À ce stade final, le ministre de l'Intérieur doit certifier qu'Assange n'encourra pas la peine de mort et qu’Assange ne sera accusé que des infractions pour lesquelles il est extradé. Mais il y a des exceptions, et une fois qu'Assange sera emprisonné aux USA, ces assurances seront sans valeur.

Les partisans de WikiLeaks et des droits démocratiques organisent cette semaine des rassemblements internationaux contre le processus d'extradition américain et pour exiger la liberté d'Assange et de Manning.
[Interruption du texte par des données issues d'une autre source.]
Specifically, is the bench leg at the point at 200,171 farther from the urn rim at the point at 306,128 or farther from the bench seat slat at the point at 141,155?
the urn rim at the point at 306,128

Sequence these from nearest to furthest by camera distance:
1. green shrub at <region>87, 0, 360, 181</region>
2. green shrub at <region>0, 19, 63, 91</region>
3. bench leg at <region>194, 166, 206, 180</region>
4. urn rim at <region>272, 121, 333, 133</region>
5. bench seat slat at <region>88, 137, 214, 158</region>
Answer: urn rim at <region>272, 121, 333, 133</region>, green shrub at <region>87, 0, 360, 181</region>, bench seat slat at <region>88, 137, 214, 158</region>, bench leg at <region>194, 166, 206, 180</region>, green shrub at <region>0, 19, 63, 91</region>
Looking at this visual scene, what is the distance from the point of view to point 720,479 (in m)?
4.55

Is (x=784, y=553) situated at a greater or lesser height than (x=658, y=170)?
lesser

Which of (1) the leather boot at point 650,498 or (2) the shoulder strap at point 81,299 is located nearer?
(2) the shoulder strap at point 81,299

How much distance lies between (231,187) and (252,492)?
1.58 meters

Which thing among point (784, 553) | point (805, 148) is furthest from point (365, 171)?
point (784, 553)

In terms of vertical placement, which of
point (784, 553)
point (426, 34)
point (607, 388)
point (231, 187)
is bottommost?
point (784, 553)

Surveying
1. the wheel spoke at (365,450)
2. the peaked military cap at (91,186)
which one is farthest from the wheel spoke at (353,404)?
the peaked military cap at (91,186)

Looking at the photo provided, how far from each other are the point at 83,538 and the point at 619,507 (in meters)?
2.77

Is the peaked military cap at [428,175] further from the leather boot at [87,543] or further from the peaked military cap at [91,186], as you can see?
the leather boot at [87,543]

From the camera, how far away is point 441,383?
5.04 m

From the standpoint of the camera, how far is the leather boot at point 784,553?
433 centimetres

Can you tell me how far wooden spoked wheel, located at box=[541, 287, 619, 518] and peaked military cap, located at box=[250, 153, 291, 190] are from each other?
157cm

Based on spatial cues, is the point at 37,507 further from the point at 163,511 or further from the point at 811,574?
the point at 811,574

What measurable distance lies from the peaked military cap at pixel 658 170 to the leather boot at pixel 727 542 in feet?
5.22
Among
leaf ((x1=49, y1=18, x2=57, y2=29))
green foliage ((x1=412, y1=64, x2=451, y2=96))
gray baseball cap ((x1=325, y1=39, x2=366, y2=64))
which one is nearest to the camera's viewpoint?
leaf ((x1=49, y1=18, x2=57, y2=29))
En Australie, le Socialist Equality Party (SEP) organise une nouvelle série de rassemblements à Sydney, Melbourne et Brisbane. Il exige que le gouvernement australien remplisse ses obligations envers Assange en tant que citoyen en utilisant ses pouvoirs légaux et diplomatiques pour assurer son retour immédiat en Australie, avec une garantie contre l'extradition vers les États-Unis.

En France, le Parti de l’égalité socialiste organise le 23 juin une réunion publique à Paris pour défendre Julian Assange. Nous exhortons tous nos lecteurs à rejoindre la lutte mondiale menée par les Partis de l’égalité socialiste et le WSWS.